Para ello, la sociedad llevará a cabo en los próximos tres meses una primera ampliación de capital de un máximo de 525 millones de euros (frente a los 475 millones del ejercicio anterior) y, ya en el primer trimestre de 2027, una segunda ampliación que no superará los 145 millones de euros (por encima de los 125 millones de hace un año).
Así, el volumen conjunto de las ampliaciones ligadas al dividendo será un 11,7% superior al aprobado el año pasado, al pasar de 600 millones de euros autorizados en la junta de 2025 a 670 millones en la de 2026.
La primera operación servirá para atender el dividendo complementario de julio, que el año pasado fue de 1,557 euros por acción o la entrega de un nuevo título por cada 35 derechos. La segunda ampliación respaldará el pago de febrero, cuyo último importe se situó en 0,457 euros por acción o una acción nueva por cada 203.
Entre los demás puntos del orden del día se incluye la reelección de Deloitte como auditor de cuentas de la sociedad y de su grupo consolidado para los ejercicios 2026, 2027 y 2028, así como la renovación de Juan Santamaría como consejero ejecutivo y de María José García Beato como consejera independiente.

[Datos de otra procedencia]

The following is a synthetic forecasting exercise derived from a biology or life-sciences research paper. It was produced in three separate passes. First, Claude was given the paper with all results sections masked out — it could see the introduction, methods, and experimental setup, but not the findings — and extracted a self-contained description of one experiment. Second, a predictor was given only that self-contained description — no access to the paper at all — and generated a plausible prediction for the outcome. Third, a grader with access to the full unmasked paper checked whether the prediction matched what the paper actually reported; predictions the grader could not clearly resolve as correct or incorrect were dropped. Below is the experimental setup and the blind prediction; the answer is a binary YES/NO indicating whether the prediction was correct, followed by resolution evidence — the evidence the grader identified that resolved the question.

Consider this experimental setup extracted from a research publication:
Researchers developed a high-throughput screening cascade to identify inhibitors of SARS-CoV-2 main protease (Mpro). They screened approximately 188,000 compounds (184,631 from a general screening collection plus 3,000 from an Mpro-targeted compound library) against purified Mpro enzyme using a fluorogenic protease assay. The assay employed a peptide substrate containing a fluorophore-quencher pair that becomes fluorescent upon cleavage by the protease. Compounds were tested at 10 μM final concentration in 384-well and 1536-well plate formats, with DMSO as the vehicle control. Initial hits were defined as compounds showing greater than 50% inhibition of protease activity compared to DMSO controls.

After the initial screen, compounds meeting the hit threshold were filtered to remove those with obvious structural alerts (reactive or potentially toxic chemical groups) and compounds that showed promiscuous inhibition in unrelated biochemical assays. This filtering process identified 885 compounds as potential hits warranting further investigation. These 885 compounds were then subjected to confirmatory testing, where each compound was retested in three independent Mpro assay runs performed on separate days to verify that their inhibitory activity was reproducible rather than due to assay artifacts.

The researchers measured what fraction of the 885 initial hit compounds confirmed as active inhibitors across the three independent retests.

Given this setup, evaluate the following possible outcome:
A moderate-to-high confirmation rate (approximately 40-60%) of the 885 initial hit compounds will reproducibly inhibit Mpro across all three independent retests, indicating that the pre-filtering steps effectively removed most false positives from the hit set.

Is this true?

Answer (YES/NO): NO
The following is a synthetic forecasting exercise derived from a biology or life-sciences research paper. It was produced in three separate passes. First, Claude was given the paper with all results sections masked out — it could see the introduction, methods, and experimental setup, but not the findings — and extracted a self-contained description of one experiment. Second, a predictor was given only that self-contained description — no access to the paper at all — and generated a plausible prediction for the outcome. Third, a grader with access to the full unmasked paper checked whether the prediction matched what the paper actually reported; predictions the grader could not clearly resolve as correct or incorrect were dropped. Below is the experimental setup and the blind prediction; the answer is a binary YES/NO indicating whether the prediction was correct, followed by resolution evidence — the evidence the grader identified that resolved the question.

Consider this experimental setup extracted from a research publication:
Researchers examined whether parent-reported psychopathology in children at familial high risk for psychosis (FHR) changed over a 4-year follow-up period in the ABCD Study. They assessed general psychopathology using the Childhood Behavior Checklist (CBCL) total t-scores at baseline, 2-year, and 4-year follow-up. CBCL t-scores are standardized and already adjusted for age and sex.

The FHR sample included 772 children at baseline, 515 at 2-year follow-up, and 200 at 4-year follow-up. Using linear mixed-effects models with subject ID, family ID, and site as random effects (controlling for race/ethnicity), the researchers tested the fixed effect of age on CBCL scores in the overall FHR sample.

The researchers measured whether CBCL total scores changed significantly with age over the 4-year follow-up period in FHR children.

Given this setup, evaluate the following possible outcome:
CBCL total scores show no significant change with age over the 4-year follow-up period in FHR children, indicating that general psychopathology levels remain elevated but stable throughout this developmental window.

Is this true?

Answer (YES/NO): NO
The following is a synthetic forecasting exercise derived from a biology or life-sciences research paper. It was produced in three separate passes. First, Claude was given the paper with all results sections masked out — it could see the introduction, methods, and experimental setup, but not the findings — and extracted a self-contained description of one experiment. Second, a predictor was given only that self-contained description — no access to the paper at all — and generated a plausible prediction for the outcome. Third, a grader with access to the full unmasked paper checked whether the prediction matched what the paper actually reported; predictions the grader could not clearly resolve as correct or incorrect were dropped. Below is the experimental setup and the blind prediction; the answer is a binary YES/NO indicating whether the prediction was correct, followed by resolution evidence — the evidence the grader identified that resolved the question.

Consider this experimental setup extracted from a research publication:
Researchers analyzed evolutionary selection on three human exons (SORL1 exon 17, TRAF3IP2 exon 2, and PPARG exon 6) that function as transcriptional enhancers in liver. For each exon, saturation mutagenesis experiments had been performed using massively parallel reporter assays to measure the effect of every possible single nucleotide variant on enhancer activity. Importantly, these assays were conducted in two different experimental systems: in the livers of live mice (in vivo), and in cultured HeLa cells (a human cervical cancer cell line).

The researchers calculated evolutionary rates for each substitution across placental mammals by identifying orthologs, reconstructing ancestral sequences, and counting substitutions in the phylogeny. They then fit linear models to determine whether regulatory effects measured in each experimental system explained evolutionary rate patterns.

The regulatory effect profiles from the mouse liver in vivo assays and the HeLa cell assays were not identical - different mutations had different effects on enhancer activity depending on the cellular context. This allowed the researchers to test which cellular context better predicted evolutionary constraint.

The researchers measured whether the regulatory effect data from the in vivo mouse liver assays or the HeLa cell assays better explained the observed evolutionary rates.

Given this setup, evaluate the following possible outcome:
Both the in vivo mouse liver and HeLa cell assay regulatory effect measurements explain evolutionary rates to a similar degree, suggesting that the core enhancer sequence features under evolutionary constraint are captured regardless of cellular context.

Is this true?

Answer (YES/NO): NO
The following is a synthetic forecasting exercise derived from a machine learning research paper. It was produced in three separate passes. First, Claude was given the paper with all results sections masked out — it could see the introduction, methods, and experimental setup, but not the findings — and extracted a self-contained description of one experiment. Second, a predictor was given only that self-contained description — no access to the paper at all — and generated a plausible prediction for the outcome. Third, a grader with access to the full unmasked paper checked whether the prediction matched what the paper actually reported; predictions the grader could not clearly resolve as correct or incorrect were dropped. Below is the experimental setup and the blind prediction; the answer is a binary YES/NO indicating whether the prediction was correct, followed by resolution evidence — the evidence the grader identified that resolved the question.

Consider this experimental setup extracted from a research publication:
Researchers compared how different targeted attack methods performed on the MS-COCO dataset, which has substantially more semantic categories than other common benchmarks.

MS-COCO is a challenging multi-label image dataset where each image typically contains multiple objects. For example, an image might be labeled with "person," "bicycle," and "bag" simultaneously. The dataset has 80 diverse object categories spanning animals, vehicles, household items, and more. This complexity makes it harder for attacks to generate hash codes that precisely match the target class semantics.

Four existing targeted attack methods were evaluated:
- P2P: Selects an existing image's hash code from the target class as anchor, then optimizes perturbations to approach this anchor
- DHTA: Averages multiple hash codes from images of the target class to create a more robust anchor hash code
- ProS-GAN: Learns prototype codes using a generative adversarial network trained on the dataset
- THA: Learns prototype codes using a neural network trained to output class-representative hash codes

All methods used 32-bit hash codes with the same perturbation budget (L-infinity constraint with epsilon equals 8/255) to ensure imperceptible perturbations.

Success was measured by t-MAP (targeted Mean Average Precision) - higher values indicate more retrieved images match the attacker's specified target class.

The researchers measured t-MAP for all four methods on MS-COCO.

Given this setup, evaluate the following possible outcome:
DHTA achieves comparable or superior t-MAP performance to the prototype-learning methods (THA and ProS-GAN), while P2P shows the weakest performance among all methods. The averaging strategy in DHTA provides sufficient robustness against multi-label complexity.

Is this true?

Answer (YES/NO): NO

Plan de incentivos a largo plazo
Asimismo, el consejo ha planteado un plan de incentivos a largo plazo para directivos y profesionales del grupo, sustentado en la entrega de acciones liberadas y de opciones sobre acciones, hasta un máximo de 1.150.000 títulos, equivalentes a 158 millones de euros tomando como referencia el precio actual de cotización, de 137,6 euros.
El plazo máximo para la entrega de estas acciones a los beneficiarios será de cinco años desde la puesta en marcha del plan, y el reparto se realizará en dos tramos iguales, en el cuarto y quinto año posteriores a su establecimiento.